• _Data in this exercise_
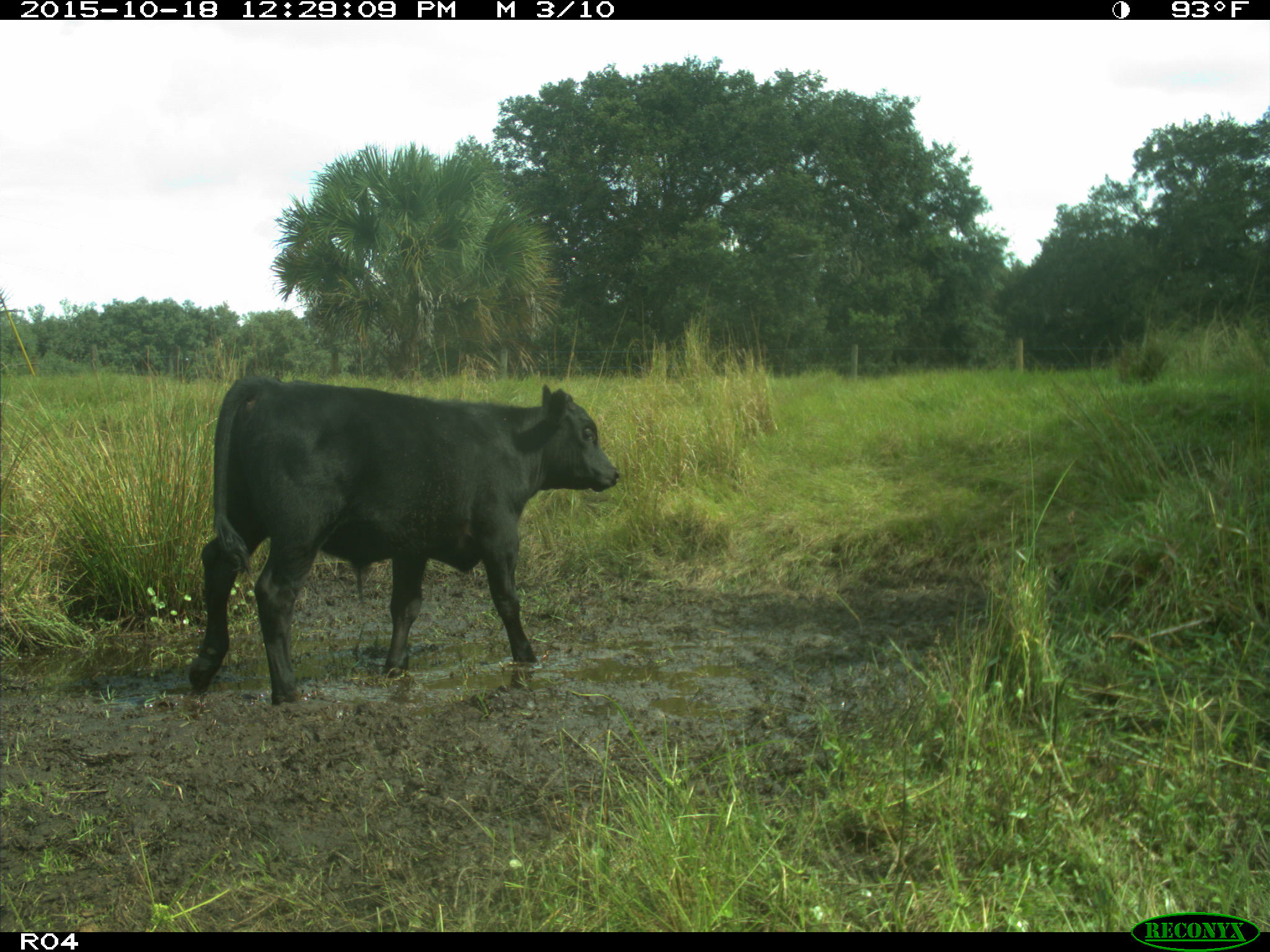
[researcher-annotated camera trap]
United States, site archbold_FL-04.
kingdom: Animalia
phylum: Chordata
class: Mammalia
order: Artiodactyla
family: Bovidae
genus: Bos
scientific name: Bos taurus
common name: domestic cow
Bos taurus (domestic cow).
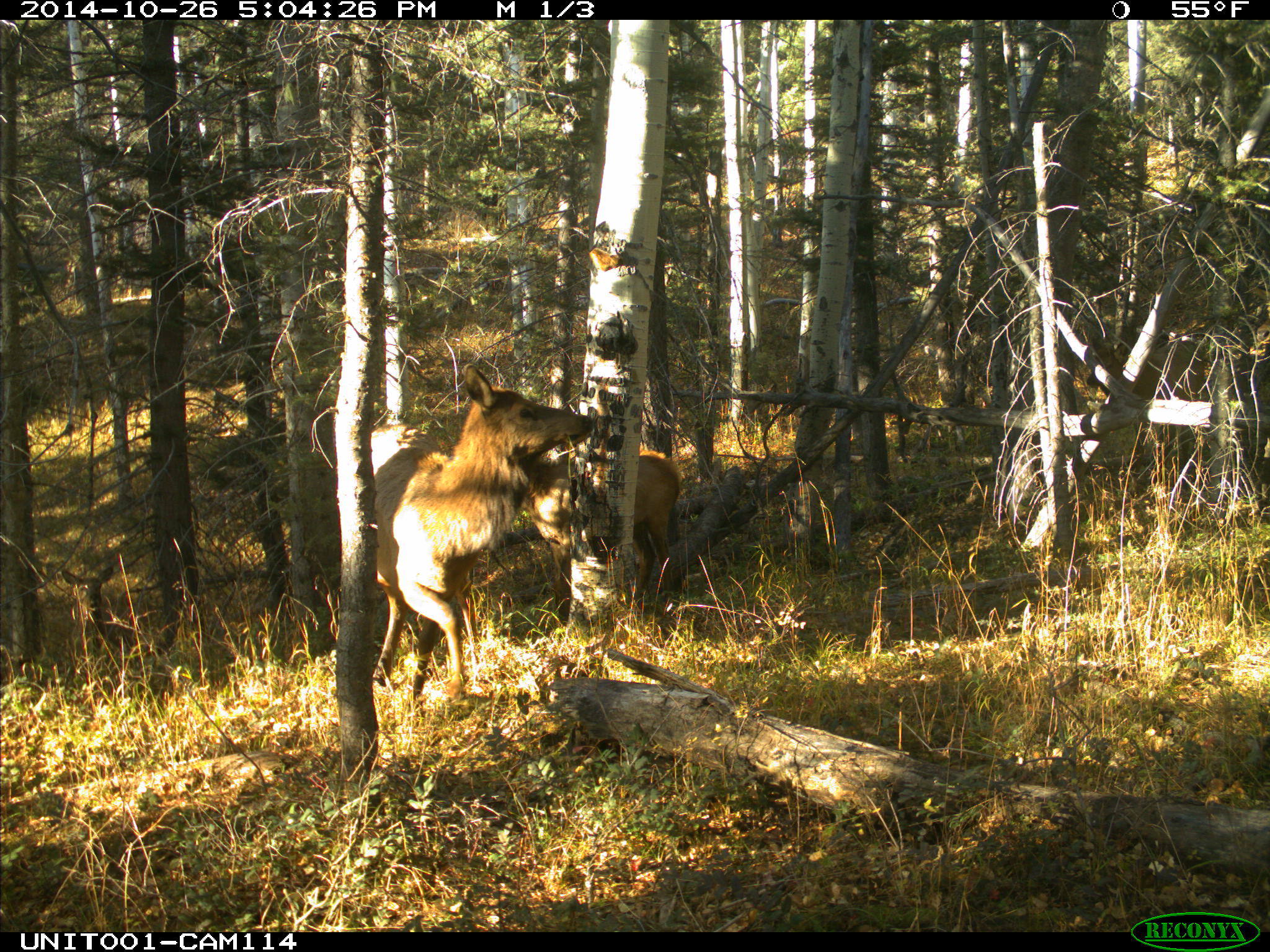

• _Try it_
Each line above is to be copied verbatim. Drop any image from the copy.

• _Solution_
[researcher-annotated camera trap]
United States, site archbold_FL-04.
kingdom: Animalia
phylum: Chordata
class: Mammalia
order: Artiodactyla
family: Bovidae
genus: Bos
scientific name: Bos taurus
common name: domestic cow
Bos taurus (domestic cow).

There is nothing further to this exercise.